Bombay: In a rather shocking ruling, the Bombay High Court held that following and abusing a woman will not attract the offence of Section 354 of the Indian Penal Code (Assault or criminal force to woman with intent to outrage her modesty). “As regards following and abusing P.W. 1, the said act cannot be said to be capable to shocking the sense of decency of a woman. The act may be annoying but definitely would not shock the sense of decency of a woman”, Justice Anil L Pansare observed. The case of the prosecution is that the accused/applicant had followed her couple of times and abused her. On the date of incident, while she was going to market, the applicant, who was following her on bicycle, pushed/shoved her. She got annoyed, however, she proceeded further. The applicant followed her and, therefore, she beat him.

After finding sufficient evidence, the courts below convicted the applicant for offense under Section 354. Aggrieved, he moved a revision application before the High Court. Relying on of Raju Pandurang Mahale Vs. State of Maharashtra and another, Additional Public Prosecutor stated that the essential ingredients of offence under Section 354 of the IPC. The first is that, the assault must be on a woman. The second is that, the accused must have used criminal force on her and the third is that, criminal force must have been used on the woman intending to outrage her modesty. In the case, the Supreme Court held that the ultimate test for ascertaining whether modesty has been outraged is to find out if the action of the offender could be perceived as capable of shocking the sense of decency of a woman. The High Court noted the ultimate act to be considered is the act of pushing/shoving her while riding bicycle.

 According to the court, this is not an act capable of shocking the decency of a woman.“It is not the case of P.W. 1 that the applicant has touched her inappropriately or has given push at a specific part of her body which made her position embarrassing. The contact with the part of the body of P.W. 1 has been not stated by P.W. 1. In these circumstances, merely because the applicant has on bicycle given a push to P.W. 1, to my mind cannot be said to be an act which is capable of shocking the sense of decency of P.W. 1. The act may be offensive or annoying but cannot be said to be compromising the decency of a woman”.

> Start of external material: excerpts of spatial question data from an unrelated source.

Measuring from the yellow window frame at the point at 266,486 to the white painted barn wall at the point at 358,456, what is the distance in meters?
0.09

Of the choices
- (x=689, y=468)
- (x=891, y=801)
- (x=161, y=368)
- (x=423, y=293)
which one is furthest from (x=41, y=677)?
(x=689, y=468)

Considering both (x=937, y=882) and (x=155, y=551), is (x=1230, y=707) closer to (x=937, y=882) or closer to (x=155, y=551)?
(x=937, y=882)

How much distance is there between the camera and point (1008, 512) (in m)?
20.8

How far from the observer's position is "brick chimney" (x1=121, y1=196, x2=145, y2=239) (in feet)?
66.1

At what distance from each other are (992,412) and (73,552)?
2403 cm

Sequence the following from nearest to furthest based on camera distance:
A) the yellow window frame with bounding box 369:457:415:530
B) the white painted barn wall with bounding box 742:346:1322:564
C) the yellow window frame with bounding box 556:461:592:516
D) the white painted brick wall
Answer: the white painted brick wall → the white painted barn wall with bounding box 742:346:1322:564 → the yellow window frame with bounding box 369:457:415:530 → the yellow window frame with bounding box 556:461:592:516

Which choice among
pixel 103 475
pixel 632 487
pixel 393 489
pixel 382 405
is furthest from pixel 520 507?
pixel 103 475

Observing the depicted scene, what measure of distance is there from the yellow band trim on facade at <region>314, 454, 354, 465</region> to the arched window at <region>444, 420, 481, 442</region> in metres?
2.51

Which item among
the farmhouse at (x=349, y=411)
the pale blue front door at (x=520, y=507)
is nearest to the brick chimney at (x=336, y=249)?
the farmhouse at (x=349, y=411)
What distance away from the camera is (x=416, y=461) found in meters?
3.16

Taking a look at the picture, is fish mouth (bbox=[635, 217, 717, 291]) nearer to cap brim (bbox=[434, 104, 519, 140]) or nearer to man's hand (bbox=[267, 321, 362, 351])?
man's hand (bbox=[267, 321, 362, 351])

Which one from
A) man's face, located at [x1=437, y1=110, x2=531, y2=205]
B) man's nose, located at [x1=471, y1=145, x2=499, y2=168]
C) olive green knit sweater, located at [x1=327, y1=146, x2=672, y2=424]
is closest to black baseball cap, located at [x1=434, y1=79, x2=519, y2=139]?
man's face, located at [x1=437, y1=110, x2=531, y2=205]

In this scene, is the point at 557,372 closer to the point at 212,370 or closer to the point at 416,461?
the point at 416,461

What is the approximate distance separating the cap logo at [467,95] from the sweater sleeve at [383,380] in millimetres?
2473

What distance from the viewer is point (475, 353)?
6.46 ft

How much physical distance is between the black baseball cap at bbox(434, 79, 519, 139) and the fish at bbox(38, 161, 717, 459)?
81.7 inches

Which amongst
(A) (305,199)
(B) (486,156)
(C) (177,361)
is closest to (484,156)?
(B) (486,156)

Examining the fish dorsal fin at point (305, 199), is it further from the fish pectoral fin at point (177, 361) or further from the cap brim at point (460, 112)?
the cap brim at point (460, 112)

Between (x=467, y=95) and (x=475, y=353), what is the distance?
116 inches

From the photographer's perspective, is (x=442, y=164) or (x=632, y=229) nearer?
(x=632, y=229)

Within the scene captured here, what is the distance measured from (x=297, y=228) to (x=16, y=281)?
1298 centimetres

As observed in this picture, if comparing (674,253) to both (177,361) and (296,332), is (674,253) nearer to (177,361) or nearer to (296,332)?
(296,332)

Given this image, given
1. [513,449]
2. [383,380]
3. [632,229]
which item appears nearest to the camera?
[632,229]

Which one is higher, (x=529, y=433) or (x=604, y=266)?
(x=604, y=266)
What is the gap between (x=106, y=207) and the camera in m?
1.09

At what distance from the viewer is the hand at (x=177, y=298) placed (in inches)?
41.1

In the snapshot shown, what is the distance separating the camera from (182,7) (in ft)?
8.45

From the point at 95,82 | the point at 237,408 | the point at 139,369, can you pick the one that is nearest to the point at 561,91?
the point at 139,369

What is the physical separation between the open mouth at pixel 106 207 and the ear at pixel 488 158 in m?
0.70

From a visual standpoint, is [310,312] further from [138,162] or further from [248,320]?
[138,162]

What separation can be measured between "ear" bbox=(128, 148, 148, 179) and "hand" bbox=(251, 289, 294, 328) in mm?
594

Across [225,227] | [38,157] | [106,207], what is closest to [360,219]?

 The Court also noted that except for the victim’s evidence, there is nothing else bring home the guilt of the applicant. “As stated earlier, her evidence is not sufficient to attract ingredients of Section 354 of the IPC. The prosecution therefore failed to prove the case beyond reasonable doubt.” Stating this, the Court reversed the order of the court’s below, stating, “The Courts below have committed error in not applying the law to the admitted facts and thus rendered incorrect findings. The applicant has, therefore, made out a case.